> [Task details] Copy out each line below in which the string "Tragelaphus" appears.

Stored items

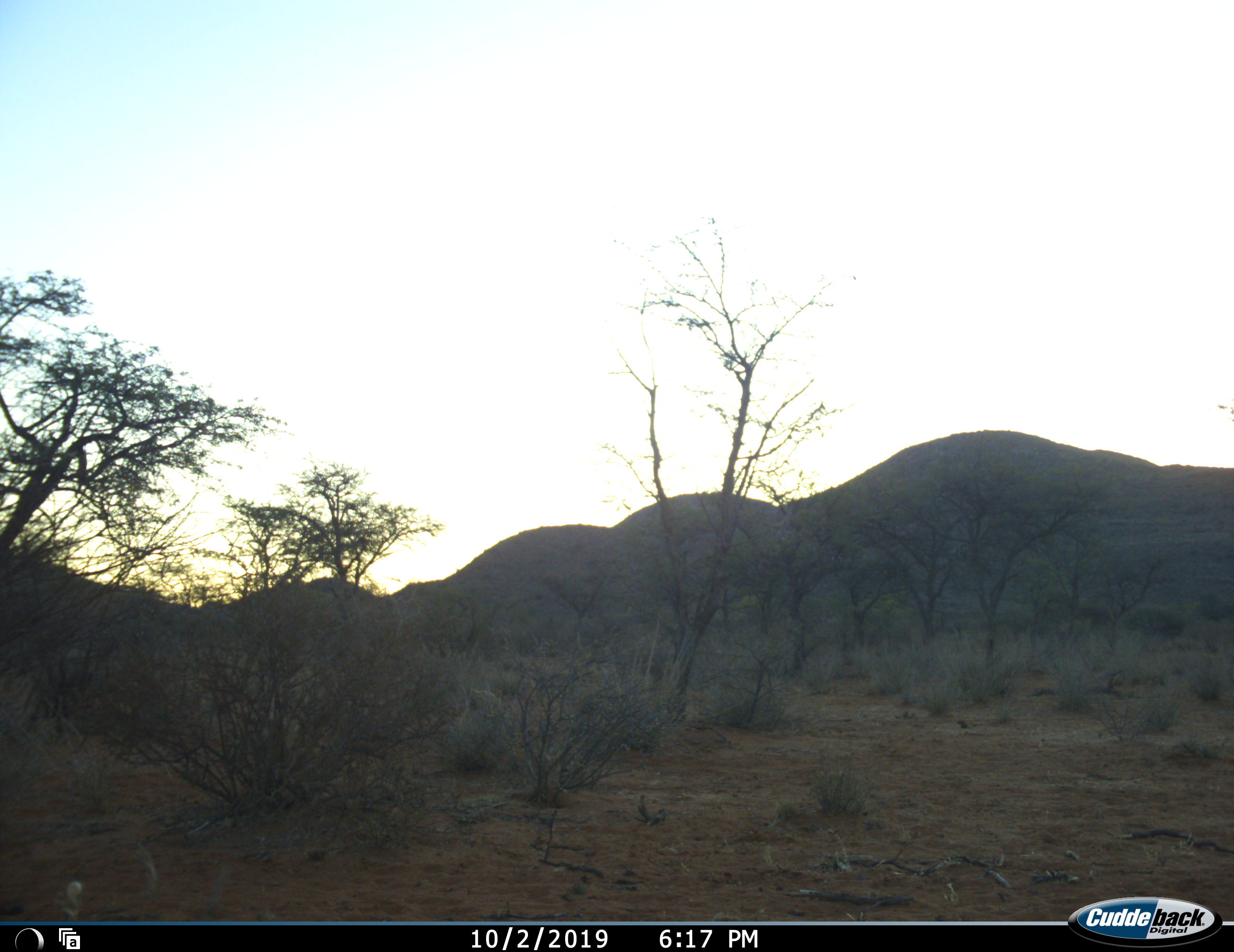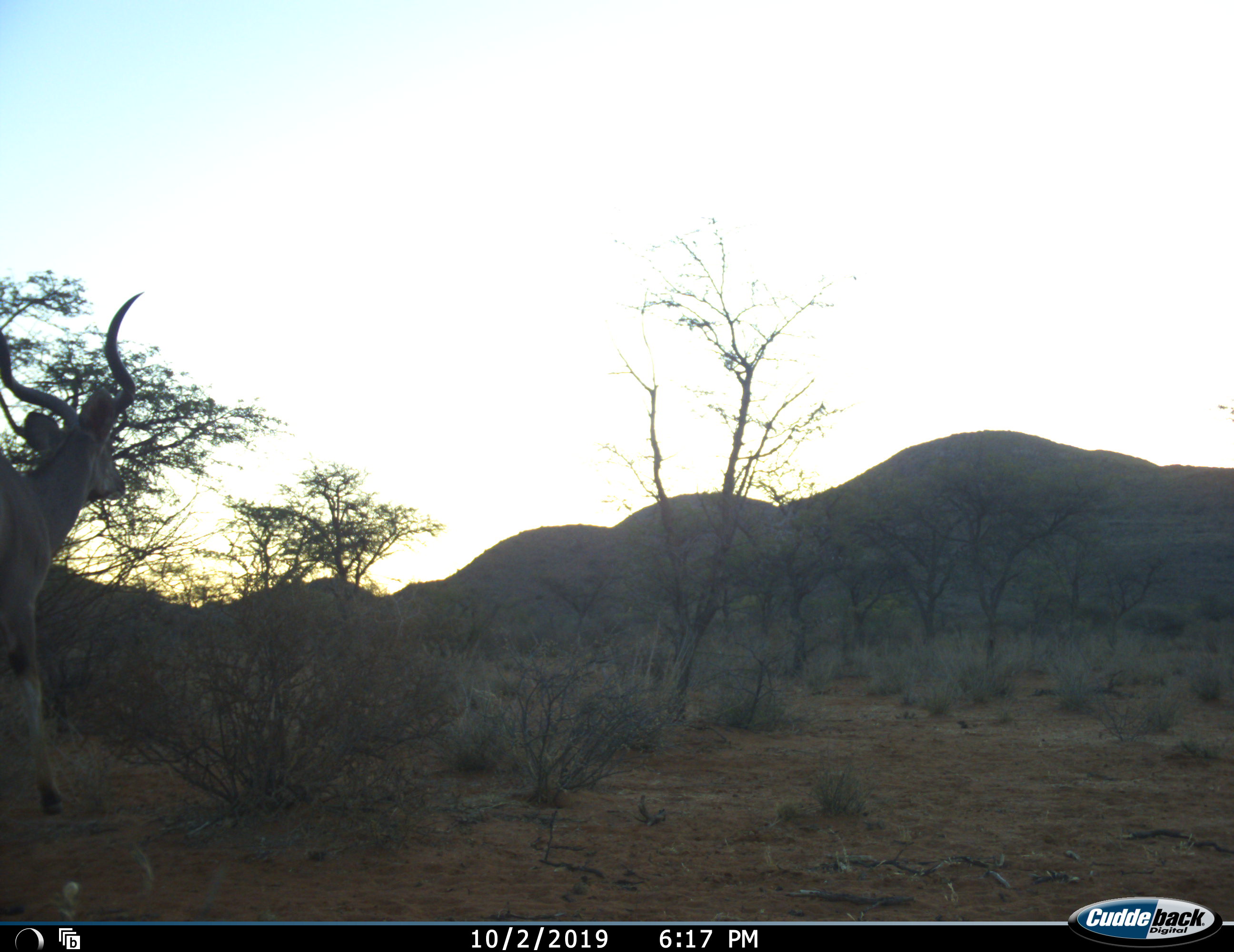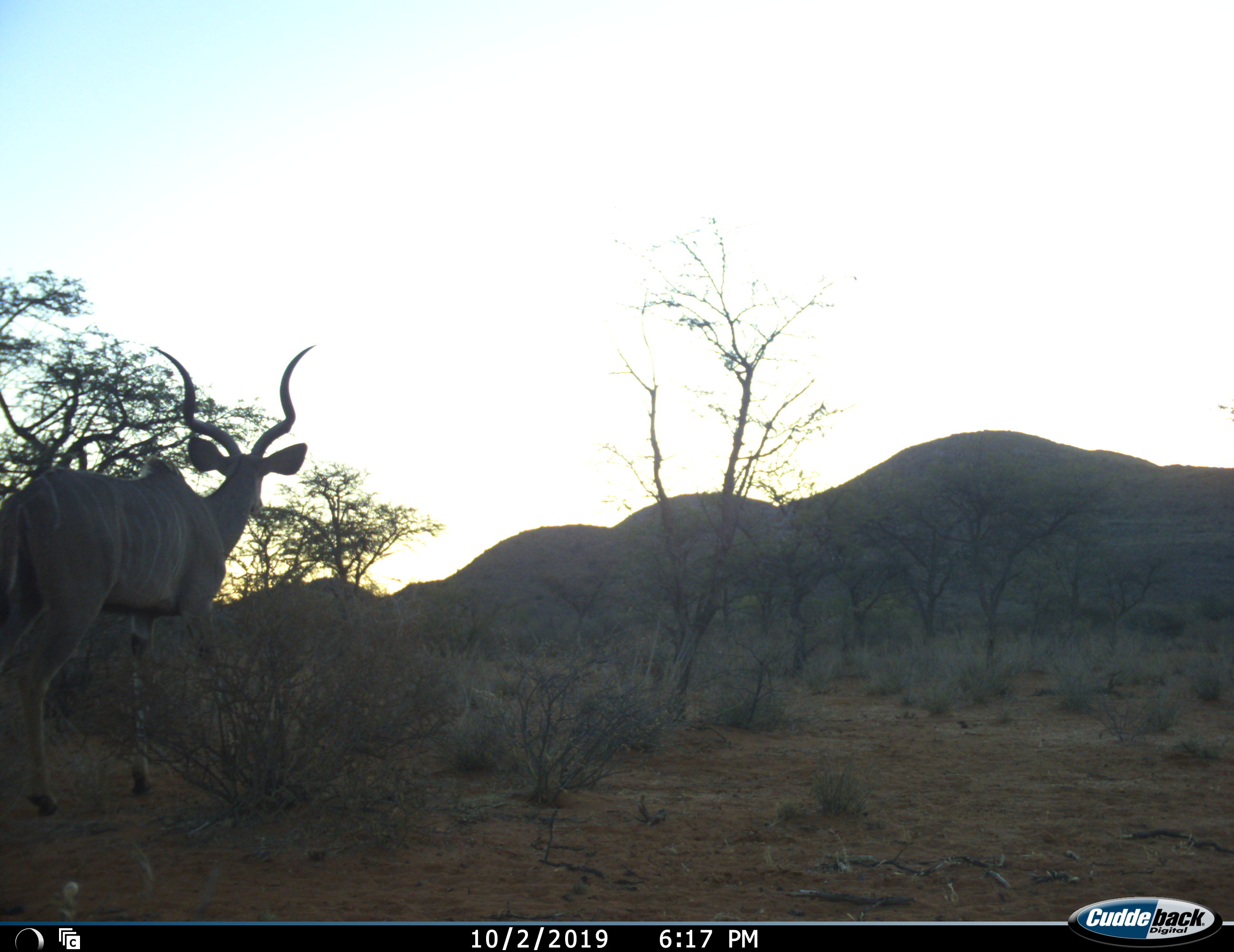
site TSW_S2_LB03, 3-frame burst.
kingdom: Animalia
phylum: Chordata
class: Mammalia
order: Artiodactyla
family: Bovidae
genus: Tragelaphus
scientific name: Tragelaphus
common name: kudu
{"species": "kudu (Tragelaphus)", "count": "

> [Output]
genus: Tragelaphus
scientific name: Tragelaphus
{"species": "kudu (Tragelaphus)", "count": "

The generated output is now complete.